O mais recente relatório de riqueza mundial, o “Global Wealth Report 2024”, elaborado pelo banco suíço UBS e divulgado nesta semana, escancara a causa principal dos conflitos atuais: o processo de concentração brutal de renda no mundo contemporâneo, após a Segunda Guerra Mundial, que se agudizou com o fim da União Soviética, em 1991.
Simultaneamente surge um sistema unipolar internacional no qual existe uma concentração de riqueza e poder bélico numa potência, os Estados Unidos, em parceria com as grandes fortunas do Ocidente. Esse grupo explora o chamado Sul Global, que não é geográfico, mas um termo utilizado em estudos que pode referir-se tanto ao terceiro mundo como ao conjunto de países em desenvolvimento.
O estudo do banco suíço UBS mostra que hoje 14 indivíduos no mundo têm fortunas de mais de US$ 100 bilhões, cada um. Esse grupo concentra US$ 2 trilhões em riqueza. No século XXI é possível uma alegoria da princesa Maria Antonieta bebendo champanhe com a aristocracia francesa nos jardins do Palácio de Versalhes, subúrbio de Paris, ignorando a aproximação do povo faminto. É só trocar o povo faminto, que teve o apoio, num primeiro momento, da burguesia, pelo Sul Global, ou o mundo multipolar, liderado por Rússia e China.
No Brasil, a concentração de riqueza aumentou 16,8% nos últimos 15 anos e o país já ocupa o terceiro lugar no ranking de maior desigualdade entre 56 nações. O banco suíço utiliza o “índice de Gini” como medida para calcular o tamanho do abismo entre os mais ricos e os pobres. No caso brasileiro, o coeficiente saiu de 70 para 81, em uma escala na qual quanto mais perto de 100 mais desigual.
O estudo revela, ainda, que o Brasil enfrentou uma redução significativa no ritmo de crescimento da riqueza entre 2010 e 2023. Esmiuçando os números fica claro que a redução não atingiu os super ricos. Por sinal, foram eles que provocaram uma crise política e financeira para derrubar a presidenta Dilma Rousseff (2011/2016-PT). Depois do impeachment contra Dilma assume o interino Michel Temer (2016/2018, MDB), que acelera o desmonte do estado brasileiro, com fatores como a reforma trabalhista, privatizações, depreciação do real, inflação, queda da produtividade e menor crescimento econômico. O ciclo de destruição do estado brasileiro é completado com o período de Jair Bolsonaro na presidência da República (2019/2022).
Anteriormente, nos dois primeiros períodos de Luiz Inácio Lula da Silva/PT (2003/ 2010) na presidência da República, houve uma expansão mais democrática de riqueza no Brasil de 384%, com uma média anual de 15%. Nos 13 anos seguintes (Temer e Bolsonaro) a taxa caiu para 55%, com um ritmo anual de apenas 3%.

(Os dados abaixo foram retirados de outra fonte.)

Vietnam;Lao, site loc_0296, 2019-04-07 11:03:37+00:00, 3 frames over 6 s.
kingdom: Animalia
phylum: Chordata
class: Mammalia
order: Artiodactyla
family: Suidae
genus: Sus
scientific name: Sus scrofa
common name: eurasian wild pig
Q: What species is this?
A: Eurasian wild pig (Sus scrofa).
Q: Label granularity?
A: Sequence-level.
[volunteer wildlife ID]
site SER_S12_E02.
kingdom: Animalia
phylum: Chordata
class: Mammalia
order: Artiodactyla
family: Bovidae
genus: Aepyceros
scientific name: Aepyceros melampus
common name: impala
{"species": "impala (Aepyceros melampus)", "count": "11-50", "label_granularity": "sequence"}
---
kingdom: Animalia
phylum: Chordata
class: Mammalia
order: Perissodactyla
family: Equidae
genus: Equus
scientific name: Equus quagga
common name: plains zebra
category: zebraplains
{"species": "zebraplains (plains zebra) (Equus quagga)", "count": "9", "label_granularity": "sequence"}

A velocidade menor de expansão da riqueza não atingiu os milionários no Brasil, com a projeção de crescimento desse grupo de 22% nos próximos quatro anos. Significa que a expansão beneficia praticamente só os super ricos. Até 2028, conforme o estudo, o Brasil terá 83 mil novos milionários, em um total de 463.797 indivíduos, considerando a quantidade de pessoas com patrimônio igual ou superior a US$ 1 milhão. Com essa taxa, o Brasil ocupa a 12ª posição na lista de maiores crescimentos projetados entre 36 países.
Para que essas projeções se realizem, a elite brasileira patrocina com verbas milionárias a formação de um Congresso ultraconservador e tenta de todas as maneiras desestabilizar o atual governo Lula, com total apoio da mídia corporativa.
No seu livro “Destiny of Civilization: Finance capitalism, industrial capitalism or socialism”, Michael Hudson escreve: “Existem essencialmente dois tipos de sociedade: economias mistas com pesos e contrapesos públicos, e oligarquias que desmantelam e privatizam o Estado, tomando o controle do seu sistema monetário e de crédito, o solo e infraestrutura básica para enriquecer, mas travando a economia, não ajudando no seu crescimento.”